WHAT YOU NEED TO DO
In the material below, find the span from the line with "17 апреля 2012" to the line with "96m2-es kétszobás modern" and transcribe only those lines, exactly, ends included, without the pictures.

DATASET EXTRACT
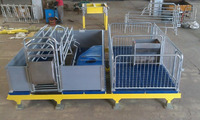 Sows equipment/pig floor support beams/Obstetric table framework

==

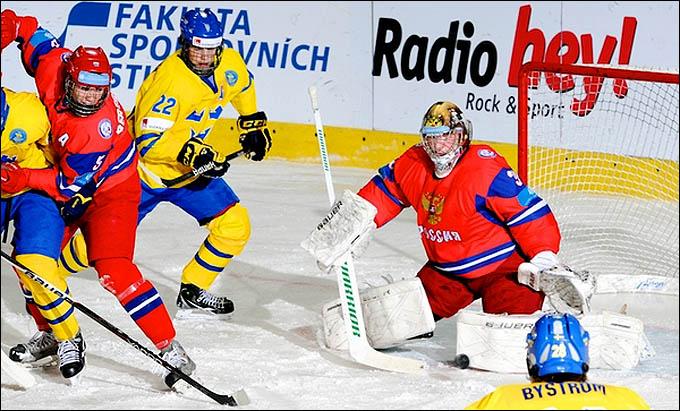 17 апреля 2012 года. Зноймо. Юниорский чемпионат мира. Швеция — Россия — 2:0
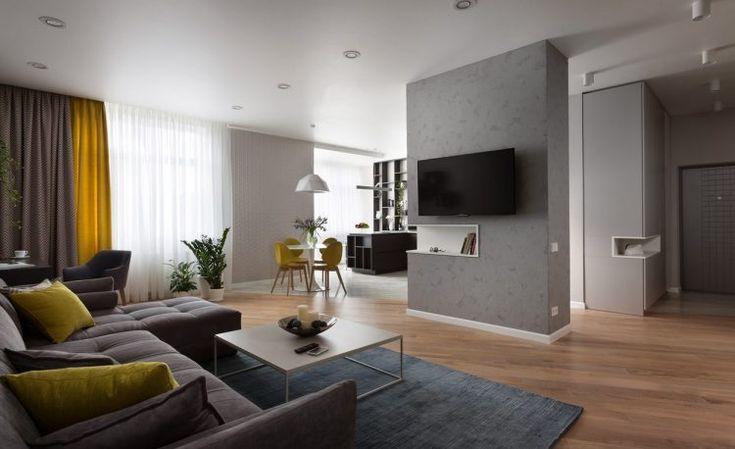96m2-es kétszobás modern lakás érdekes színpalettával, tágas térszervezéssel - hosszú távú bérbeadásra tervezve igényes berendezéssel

EXERCISE RESULT
 17 апреля 2012 года. Зноймо. Юниорский чемпионат мира. Швеция — Россия — 2:0
96m2-es kétszobás modern lakás érdekes színpalettával, tágas térszervezéssel - hosszú távú bérbeadásra tervezve igényes berendezéssel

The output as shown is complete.